In classical music, the Milwaukee Symphony Orchestra’s performance of Mahler’s Fourth Symphony was a glimpse of a bright future under new music director Edo de Waart. And Present Music’s programs continued to break barriers and make contemporary art music interesting to growing audiences. PMs Milwaukee Art Museum concert, in which musicians played chamber pieces in various museum galleries, was a bit chaotic to manage, but paid off by creating some dazzling juxtapositions of sight and sound.
In art, the big news was the growth of innovative new galleries. White Whale, The Portrait Society, Borg-Ward, The Armoury and Spackle joined The Green Gallery, P
aper Boat and other more established venues to provide a great network for artists and audiences interested in emerging, out-of-the-box work. With the release of Handmade Nation, her documentary film and book about the DIY art movement, Paper Boat’s Faythe Levine continued to gain national attention as an “Ambassador of Do-It-Yourself.” Among the big kids on the block, my favorite shows were the MAM’s Act/React, a tech-heavy, interactive show that had a surprising amount of heart and soul. And the Haggerty Museum’s retrospective of Stephen Shore’s photographs, an eye-opening testament to one of America’s great masters.

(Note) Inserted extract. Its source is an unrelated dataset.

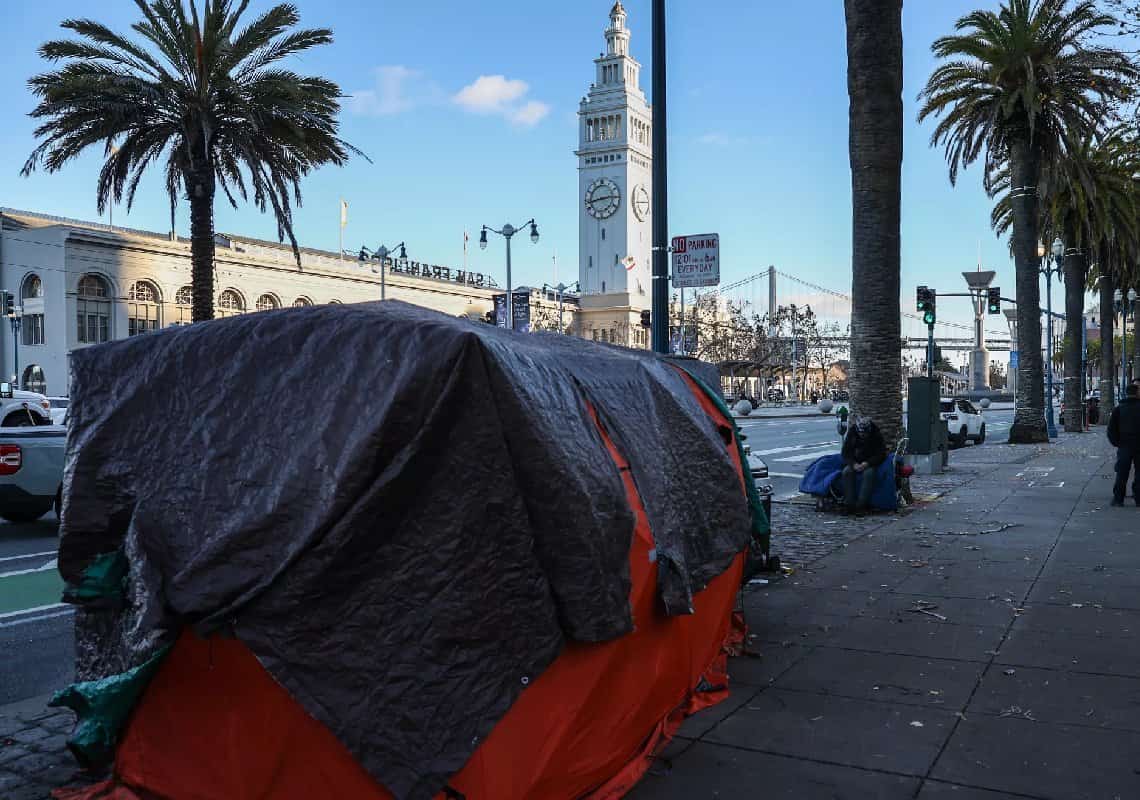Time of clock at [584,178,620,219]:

And it’s appropriate to also talk about the Milwaukee “film scene,” even in the absence of the Milwaukee International Film Festival. This year, Chris Smith’s star continued to rise
with the theatrical release of The Pool, his beautiful drama that played at the MIFF in September of 2007. The film won several awards on the festival circuit, and it prompted the Museum of Modern Art to feature Smith in a career retrospective.

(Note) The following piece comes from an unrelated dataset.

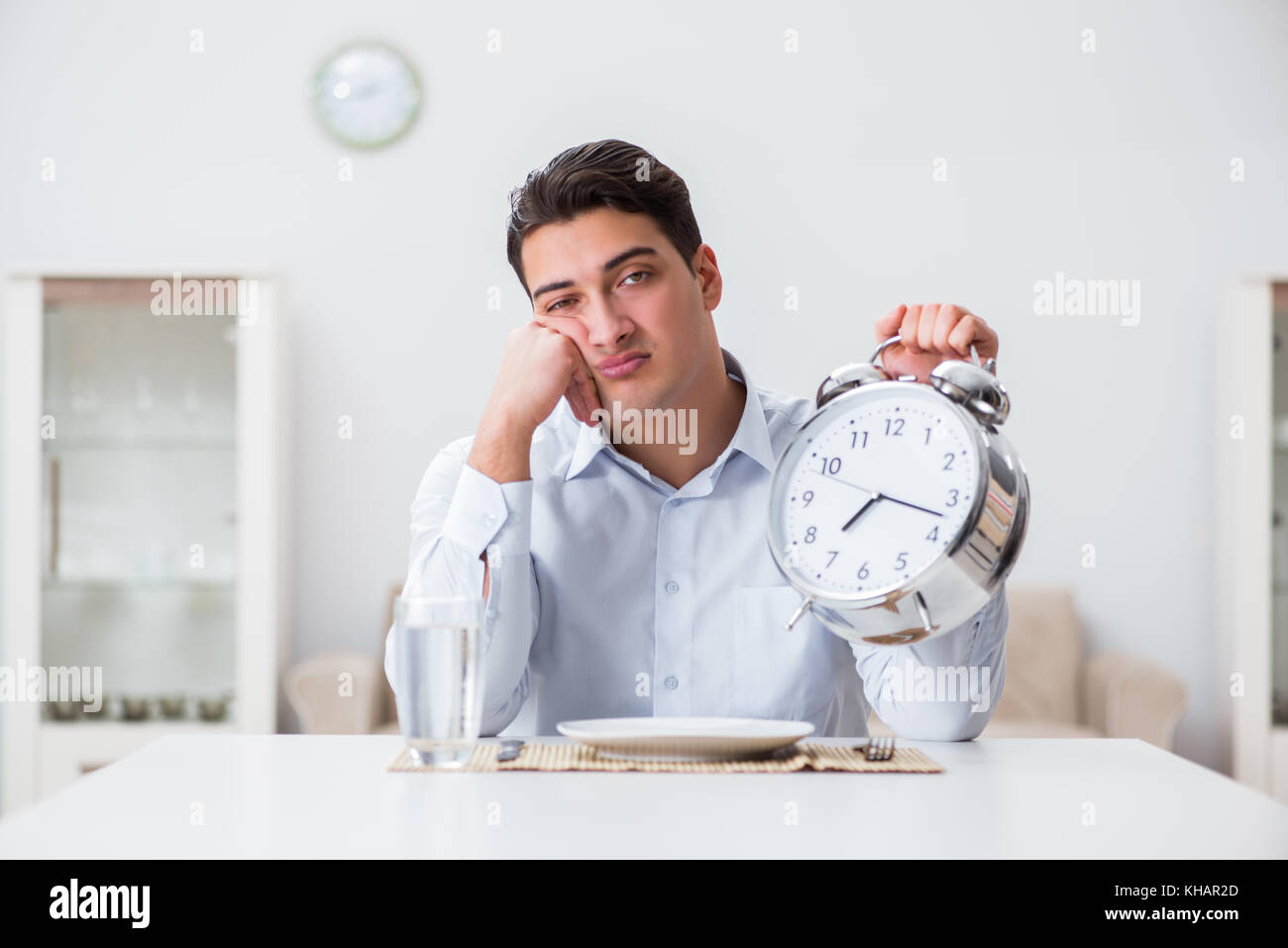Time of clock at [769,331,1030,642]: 7:17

Even after the collapse of the MIFF, former Artistic Director Jonathan Jackson continued it mission with a new organization, Milwaukee Film, which sponsored several memorable screenings in the fall, including Song Sung Blue, Greg Kohs’ award-winning documentary about local music duo Thunder & Lightning; and The Milwaukee Show, an evening of locally-produced shorts.

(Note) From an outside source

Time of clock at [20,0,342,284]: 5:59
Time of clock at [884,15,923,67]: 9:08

And UWM’s Union Theatre kept Milwaukee tuned in to the increasing growth of the independent film scene. With major theater chains like Landmark and Marcus continued focus on big-studio Hollywood product, it was the Union Theatre that brought us several of the notable indie releases of 2008, including Gus Van Sant’s Paranoid Park, Guy Maddin’s My Winnipeg, Aleksander Sokurov’s Alexandra, and Wong Kar-Wai’s My Blueberry Nights, Nina Davenport’s Operation Filmmaker, Hou Hsiao-hsien’s Flight of the Red Balloon, and the acclaimed Katrina documentary Trouble the Water. If you’re looking for movies that are likely to populate critics list at the end of 2009, check the Union Theatre Calendar first.